* [Provided passage]
┌──
One of the best "Star Trek" movies, 1986's "Star Trek IV: The Voyage Home," also from Paramount, is a romp that finds Kirk, Spock, McCoy and the rest of the USS Enterprise gang traveling back in time to contemporary San Francisco to extract a pair of humpback whales (extinct in the Trek era) to communicate with an alien probe that is disintegrating everything in its path on its way to Earth.

Just five years ago, Paramount released "Deep Impact," a big-budget CGI effects-filled disaster flick/soap opera that follows the lives of several people in the weeks before a big comet collides with the world. The cast includes several Oscar winners, including Robert Duvall, Vanessa Redgrave and Maximilian Schell.

Here's a look at other notable end-of-the-world sci-fi flicks:

"The Day the Earth Stood Still" (1951): Robert Wise directed this intelligent antiwar film about a soft-spoken alien (Michael Rennie) who arrives in his spaceship in Washington, D.C., with a warning.

"Voyage to the Bottom of the Sea" (1961): Irwin Allen was the "Master of Disaster" in the 1960s and 1970s. This dopey thriller is set aboard the world's most advanced experimental submarine. As the ship travels to the North Pole, the Van Allen radiation belt catches fire, causing Earth temperatures to rise. The sub's obsessed captain (Walter Pidgeon) changes course to the South Pacific to fire a nuclear missile into the core. Along the way, he must battle a saboteur, giant squids and an angry crew. Barbara Eden and Frankie Avalon (who sings the title tune and plays the trumpet), Joan Fontaine and Michael Ansara are also along for the ride.
└──
* [Request A] In the film article, who plays the soft-spoken alien in "The Day the Earth Stood Still"?
* [Request B] According to the film article, why does the Enterprise crew in "Star Trek IV: The Voyage Home" travel back in time to San Francisco? Answer in one to three sentences.
* [Request C] Pull out the part of the film article from "Just five years" to "and Maximilian Schell.".
The data below aren't needed for anything here.

* [Supplied data]
┌──
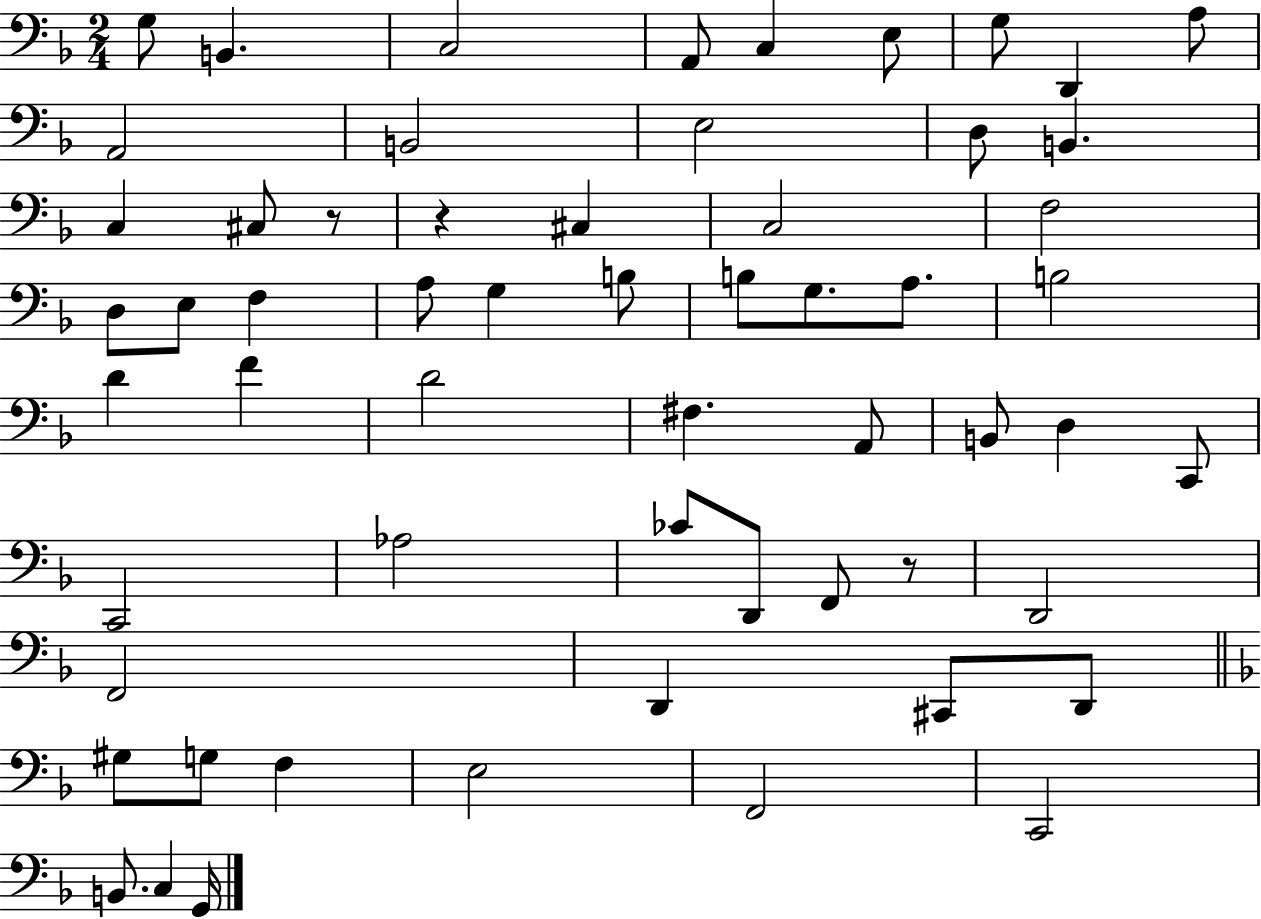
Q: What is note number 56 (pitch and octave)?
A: G2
└──
* [Final result A] Michael Rennie

* [Final result B] They go back to get a pair of humpback whales, which are extinct in their own era. The whales are needed to communicate with an alien probe that is disintegrating everything in its path on its way to Earth.

* [Final result C]
Just five years ago, Paramount released "Deep Impact," a big-budget CGI effects-filled disaster flick/soap opera that follows the lives of several people in the weeks before a big comet collides with the world. The cast includes several Oscar winners, including Robert Duvall, Vanessa Redgrave and Maximilian Schell.